╭─ Entries shown

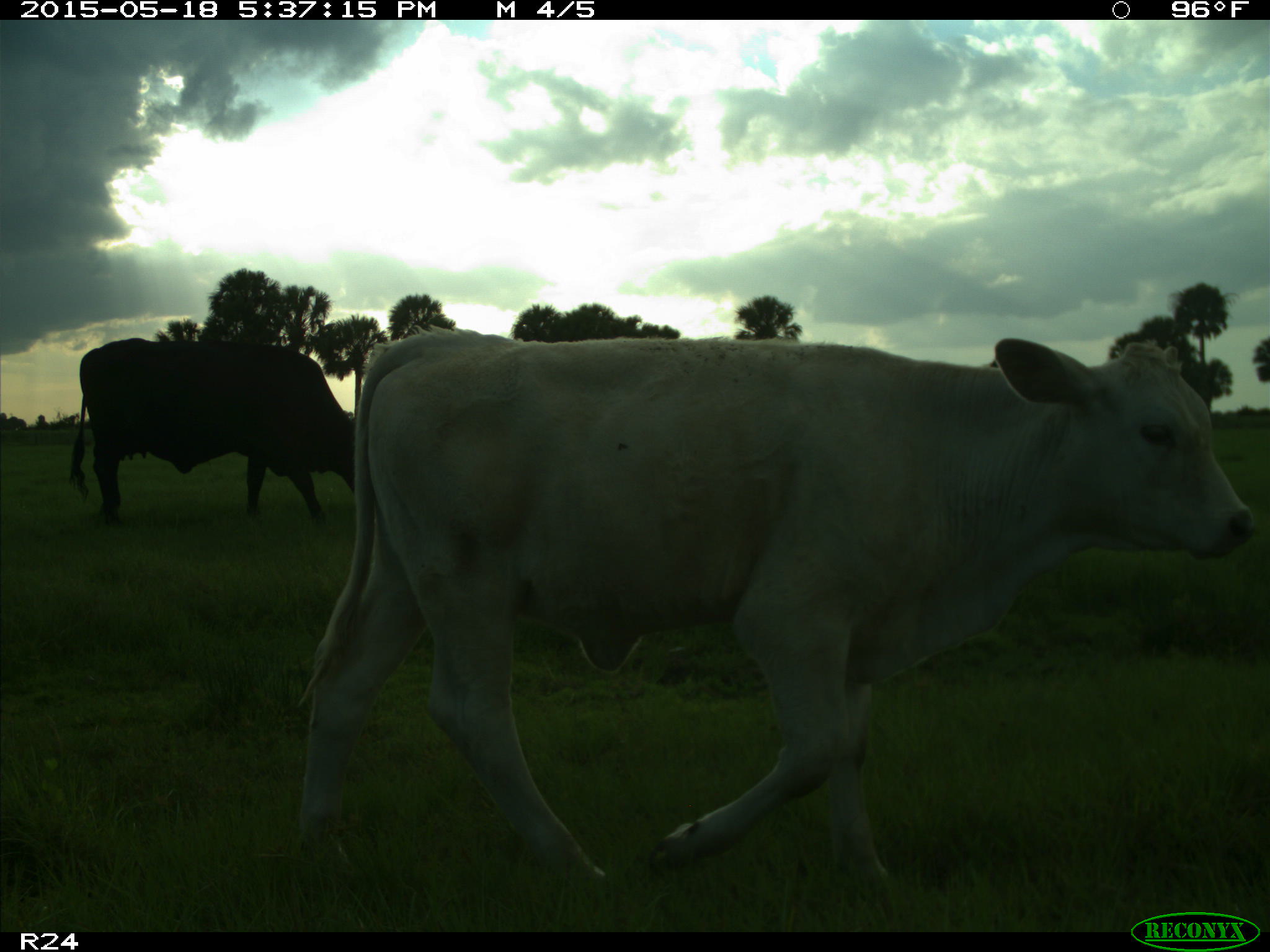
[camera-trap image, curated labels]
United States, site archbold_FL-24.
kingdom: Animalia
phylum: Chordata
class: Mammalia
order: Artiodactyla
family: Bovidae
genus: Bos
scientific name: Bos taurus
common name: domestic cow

╰─
╭─ Entries shown

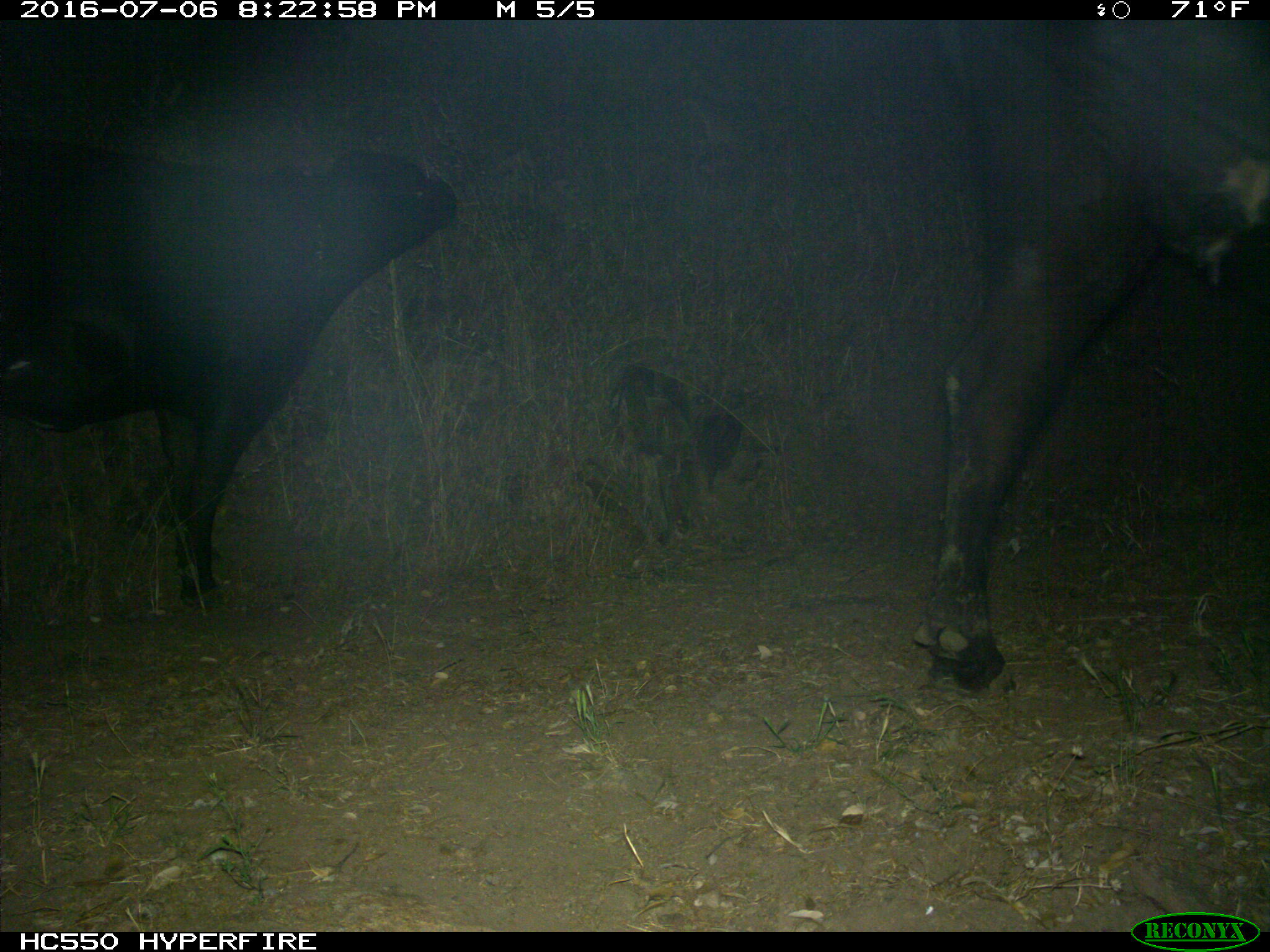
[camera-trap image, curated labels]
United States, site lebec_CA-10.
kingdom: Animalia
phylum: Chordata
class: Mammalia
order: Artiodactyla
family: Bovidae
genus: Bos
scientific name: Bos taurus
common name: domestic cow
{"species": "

╰─

◆ Problem to solve
Track down every line in the entries that includes the string "site", and copy it.

◆ Task answer
United States, site archbold_FL-24.
United States, site lebec_CA-10.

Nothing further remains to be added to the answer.